[Document passage]

Technology

Will colonizing meteorites and asteroids with bacteria one day save life as we know it?

Panspermia is meant to maintain Earth’s evolutionary path

It came from planet Earth_wide

iStock, Getty Images; Photo Illustration by Taylor Shute

The world is doomed. Even if we avoid annihilation by climate change or nuclear holocaust, the inevitable expansion of the sun will surely do us in. Or will it?

Michael Mautner, professor of chemistry and astroecology at Virginia Commonwealth University, has a plan to save life as we know it. Called directed panspermia, it’s meant to maintain Earth’s evolutionary path, although it might be described as spraying bacteria into space.

Mautner became interested in the idea when he was studying at New York’s Rockefeller University in the early 1970s. It was there, in the midst of the Cold War’s nuclear standoff, that he felt “our survival really became a question.” He’s been advocating directed panspermia ever since. In 1995, he founded the Panspermia Society for Life in Space, and for most of his professional life, he has studied whether microbes can survive on asteroids and meteorites in space. This, he says, is necessary for directed panspermia to work.

Recently, NASA’s Richard Hoover claimed to have found evidence of fossilized microbes in such space rocks. If true, this could bolster the case for directed panspermia.

[/Document passage]
[Supplied information]

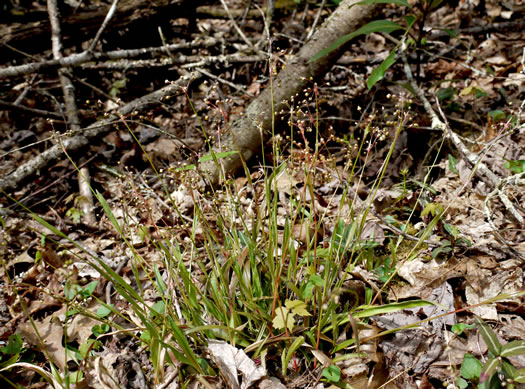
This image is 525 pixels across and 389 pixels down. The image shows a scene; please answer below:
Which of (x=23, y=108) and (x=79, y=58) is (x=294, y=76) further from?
(x=23, y=108)

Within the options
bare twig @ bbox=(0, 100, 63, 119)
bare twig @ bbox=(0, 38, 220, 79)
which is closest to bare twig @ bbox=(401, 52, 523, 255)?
bare twig @ bbox=(0, 38, 220, 79)

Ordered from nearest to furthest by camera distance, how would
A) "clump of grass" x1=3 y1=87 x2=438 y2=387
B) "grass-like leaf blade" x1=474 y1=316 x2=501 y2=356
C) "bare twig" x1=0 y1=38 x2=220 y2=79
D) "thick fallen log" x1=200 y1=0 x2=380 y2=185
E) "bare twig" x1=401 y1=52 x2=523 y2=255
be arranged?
1. "grass-like leaf blade" x1=474 y1=316 x2=501 y2=356
2. "clump of grass" x1=3 y1=87 x2=438 y2=387
3. "bare twig" x1=401 y1=52 x2=523 y2=255
4. "thick fallen log" x1=200 y1=0 x2=380 y2=185
5. "bare twig" x1=0 y1=38 x2=220 y2=79

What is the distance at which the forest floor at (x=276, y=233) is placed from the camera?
5.00ft

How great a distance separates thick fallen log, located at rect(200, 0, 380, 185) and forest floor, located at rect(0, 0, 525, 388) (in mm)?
193

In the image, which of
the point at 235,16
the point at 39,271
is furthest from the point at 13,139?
the point at 235,16

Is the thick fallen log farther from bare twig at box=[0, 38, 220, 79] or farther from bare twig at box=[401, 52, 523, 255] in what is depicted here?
bare twig at box=[0, 38, 220, 79]

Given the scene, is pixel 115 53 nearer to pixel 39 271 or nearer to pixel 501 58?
pixel 39 271

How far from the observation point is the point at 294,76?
9.12 ft

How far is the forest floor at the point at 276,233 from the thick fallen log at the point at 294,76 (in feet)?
0.63

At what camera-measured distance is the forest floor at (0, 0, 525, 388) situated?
153cm

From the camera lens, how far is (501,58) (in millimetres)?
3289

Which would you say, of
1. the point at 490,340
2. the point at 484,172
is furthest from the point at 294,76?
the point at 490,340

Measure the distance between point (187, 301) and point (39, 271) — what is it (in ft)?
4.19

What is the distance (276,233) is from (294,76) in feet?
5.12
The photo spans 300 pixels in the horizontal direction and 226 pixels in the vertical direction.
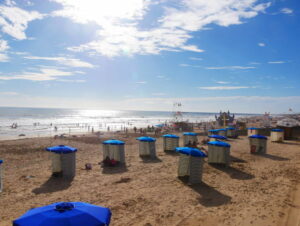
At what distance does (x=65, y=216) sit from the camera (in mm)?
3346

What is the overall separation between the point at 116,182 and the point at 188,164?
3194 mm

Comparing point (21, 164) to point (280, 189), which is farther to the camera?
point (21, 164)

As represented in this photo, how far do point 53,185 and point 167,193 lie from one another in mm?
4753

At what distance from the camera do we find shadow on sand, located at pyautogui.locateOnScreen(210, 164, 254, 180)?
10.7 meters

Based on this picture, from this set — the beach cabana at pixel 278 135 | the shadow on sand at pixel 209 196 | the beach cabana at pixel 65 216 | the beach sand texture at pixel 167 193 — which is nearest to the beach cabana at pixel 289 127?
the beach cabana at pixel 278 135

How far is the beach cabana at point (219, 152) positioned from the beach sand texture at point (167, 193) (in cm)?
45

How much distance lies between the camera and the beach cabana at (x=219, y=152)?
1253cm

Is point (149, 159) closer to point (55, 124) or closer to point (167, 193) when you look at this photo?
point (167, 193)

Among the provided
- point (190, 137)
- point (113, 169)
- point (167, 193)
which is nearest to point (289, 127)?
point (190, 137)

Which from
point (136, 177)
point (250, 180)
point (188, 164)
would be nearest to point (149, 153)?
point (136, 177)

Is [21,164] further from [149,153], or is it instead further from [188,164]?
[188,164]

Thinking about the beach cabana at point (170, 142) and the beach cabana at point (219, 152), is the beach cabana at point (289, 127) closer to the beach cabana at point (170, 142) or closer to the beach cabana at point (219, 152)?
the beach cabana at point (170, 142)

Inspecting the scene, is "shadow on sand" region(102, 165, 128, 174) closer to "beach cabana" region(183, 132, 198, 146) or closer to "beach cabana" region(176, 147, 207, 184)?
"beach cabana" region(176, 147, 207, 184)

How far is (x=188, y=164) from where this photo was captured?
9664 mm
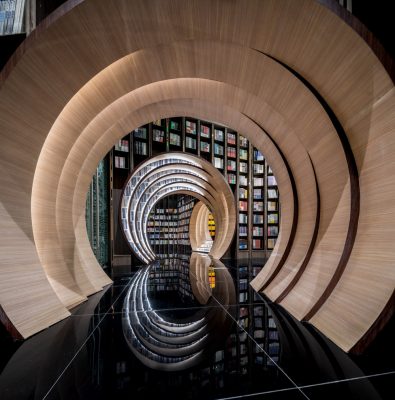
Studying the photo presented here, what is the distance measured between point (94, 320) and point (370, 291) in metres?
2.38

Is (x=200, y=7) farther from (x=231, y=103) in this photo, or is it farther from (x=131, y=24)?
(x=231, y=103)

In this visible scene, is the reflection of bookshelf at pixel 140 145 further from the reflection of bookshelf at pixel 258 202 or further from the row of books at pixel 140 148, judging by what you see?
the reflection of bookshelf at pixel 258 202

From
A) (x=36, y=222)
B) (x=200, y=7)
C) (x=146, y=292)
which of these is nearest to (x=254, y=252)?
(x=146, y=292)

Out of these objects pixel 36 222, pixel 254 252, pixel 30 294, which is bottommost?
pixel 254 252

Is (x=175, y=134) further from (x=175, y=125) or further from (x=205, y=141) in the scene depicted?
(x=205, y=141)

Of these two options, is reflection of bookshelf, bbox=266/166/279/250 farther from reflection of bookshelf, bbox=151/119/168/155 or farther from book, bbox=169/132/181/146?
reflection of bookshelf, bbox=151/119/168/155

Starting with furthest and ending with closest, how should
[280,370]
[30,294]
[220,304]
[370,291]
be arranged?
[220,304], [30,294], [370,291], [280,370]

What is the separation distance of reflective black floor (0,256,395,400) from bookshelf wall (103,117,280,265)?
20.1 ft

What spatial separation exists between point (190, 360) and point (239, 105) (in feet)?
9.09

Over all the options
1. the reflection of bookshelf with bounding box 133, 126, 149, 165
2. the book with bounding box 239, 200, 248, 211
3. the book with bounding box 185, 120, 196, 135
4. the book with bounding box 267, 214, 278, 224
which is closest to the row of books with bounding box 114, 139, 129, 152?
A: the reflection of bookshelf with bounding box 133, 126, 149, 165

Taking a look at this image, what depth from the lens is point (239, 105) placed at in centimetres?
320

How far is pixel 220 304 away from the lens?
3.11m

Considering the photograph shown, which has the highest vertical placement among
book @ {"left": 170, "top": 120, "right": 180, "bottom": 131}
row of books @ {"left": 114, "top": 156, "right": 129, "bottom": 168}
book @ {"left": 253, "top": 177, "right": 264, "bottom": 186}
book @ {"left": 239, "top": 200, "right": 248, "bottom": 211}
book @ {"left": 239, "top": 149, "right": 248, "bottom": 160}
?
book @ {"left": 170, "top": 120, "right": 180, "bottom": 131}

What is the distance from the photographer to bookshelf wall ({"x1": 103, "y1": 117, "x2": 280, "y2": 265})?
8.19 metres
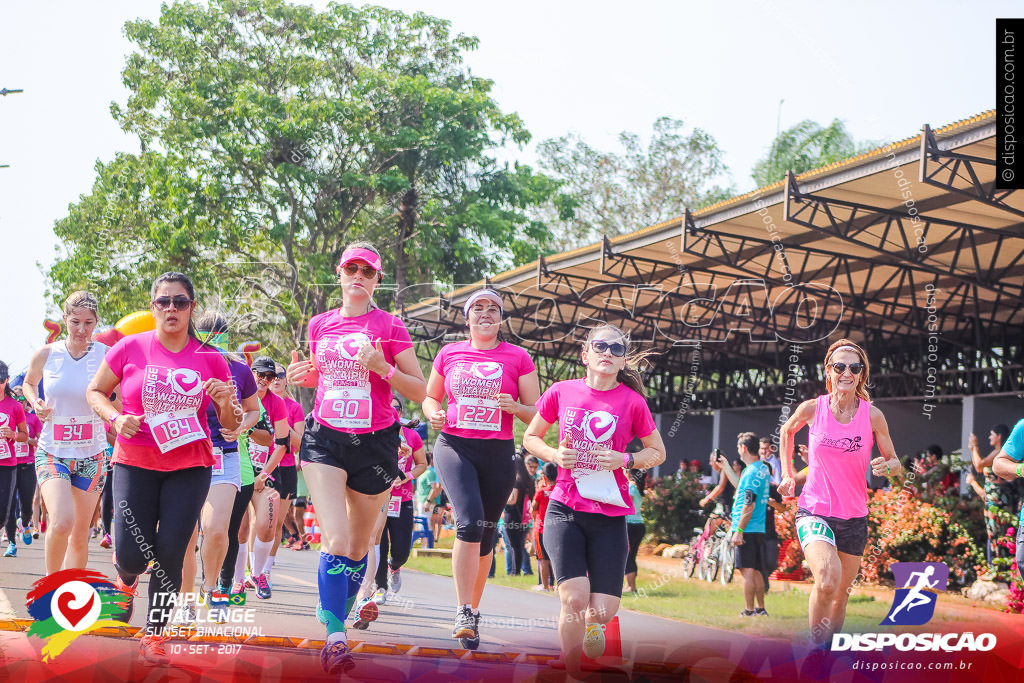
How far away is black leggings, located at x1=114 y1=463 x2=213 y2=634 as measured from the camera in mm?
5625

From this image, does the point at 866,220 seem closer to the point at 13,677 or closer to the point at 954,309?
the point at 954,309

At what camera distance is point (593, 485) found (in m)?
5.72

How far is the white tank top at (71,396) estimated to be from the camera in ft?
24.5

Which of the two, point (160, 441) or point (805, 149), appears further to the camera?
point (805, 149)

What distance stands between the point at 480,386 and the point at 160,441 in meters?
2.21

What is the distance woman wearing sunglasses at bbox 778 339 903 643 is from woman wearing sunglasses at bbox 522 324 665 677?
1.42 meters

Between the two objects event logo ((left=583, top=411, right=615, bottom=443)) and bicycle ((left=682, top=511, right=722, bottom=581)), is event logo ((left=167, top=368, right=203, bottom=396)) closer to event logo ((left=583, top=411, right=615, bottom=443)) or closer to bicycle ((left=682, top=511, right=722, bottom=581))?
event logo ((left=583, top=411, right=615, bottom=443))

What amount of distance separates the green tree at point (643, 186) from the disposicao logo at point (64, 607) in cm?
3960

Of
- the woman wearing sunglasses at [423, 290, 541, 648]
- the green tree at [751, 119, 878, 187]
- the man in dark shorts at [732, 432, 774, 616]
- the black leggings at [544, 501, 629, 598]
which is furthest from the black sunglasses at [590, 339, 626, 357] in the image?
the green tree at [751, 119, 878, 187]

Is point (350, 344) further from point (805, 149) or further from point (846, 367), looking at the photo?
point (805, 149)

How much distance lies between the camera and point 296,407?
10.5 meters

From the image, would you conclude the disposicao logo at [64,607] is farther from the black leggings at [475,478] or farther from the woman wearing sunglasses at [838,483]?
the woman wearing sunglasses at [838,483]

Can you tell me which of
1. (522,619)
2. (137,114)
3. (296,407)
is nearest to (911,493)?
(522,619)

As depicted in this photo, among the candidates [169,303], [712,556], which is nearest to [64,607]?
[169,303]
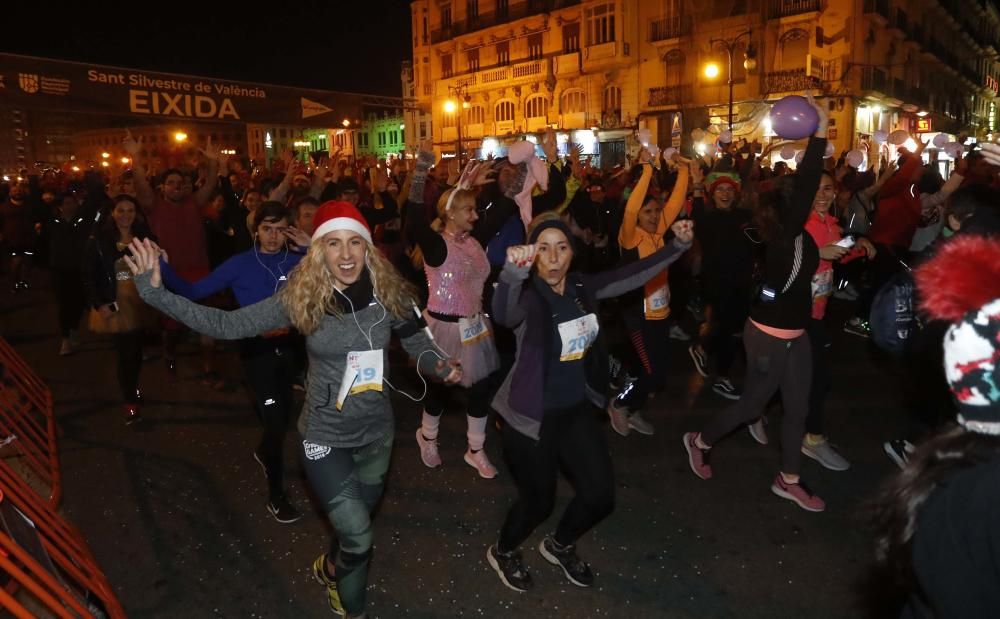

[/Supplied information]

= Questions to answer =
1 – For each statement, say whether it agrees with the panspermia article, answering yes or no and quoting the deciding words. (a) Mautner founded the Panspermia Society for Life in Space in 1995. (b) Mautner first became interested in the idea while studying at Virginia Commonwealth University. (c) Richard Hoover claimed to have found evidence of living microbes in space rocks.
2 – Render this sentence from the panspermia article in Spanish: "He’s been advocating directed panspermia ever since."
3 – Resume the panspermia article from the point where it stops, adding one paragraph.
The rows have nothing to do with this work.

= Expected responses =
1 –
(a) Yes: "In 1995, he founded the Panspermia Society for Life in Space"
(b) No: "when he was studying at New York’s Rockefeller University in the early 1970s"
(c) No: "claimed to have found evidence of fossilized microbes in such space rocks"

2 – Desde entonces ha estado defendiendo la panspermia dirigida.

3 –
Mautner’s plan involves sending a “huge fleet” of tiny capsules containing hundreds of thousands of microbes into distant space clouds where dozens of new stars and solar systems will eventually form. Each pod could be propelled by solar sails that use radiation pressure from the sun to travel at 36,000 km per hour. When the pods reach their targets, Mautner says they will be captured in floating space dust and stored in asteroids and meteorites. There, they will be held at temperatures barely above absolute zero, effectively freezing them for millions of years until the asteroids and meteorites crash onto new planets, bringing with them the earthly life they carry. Mautner believes the technology will exist within the next few decades—perhaps by the end of the century—to carry out directed panspermia.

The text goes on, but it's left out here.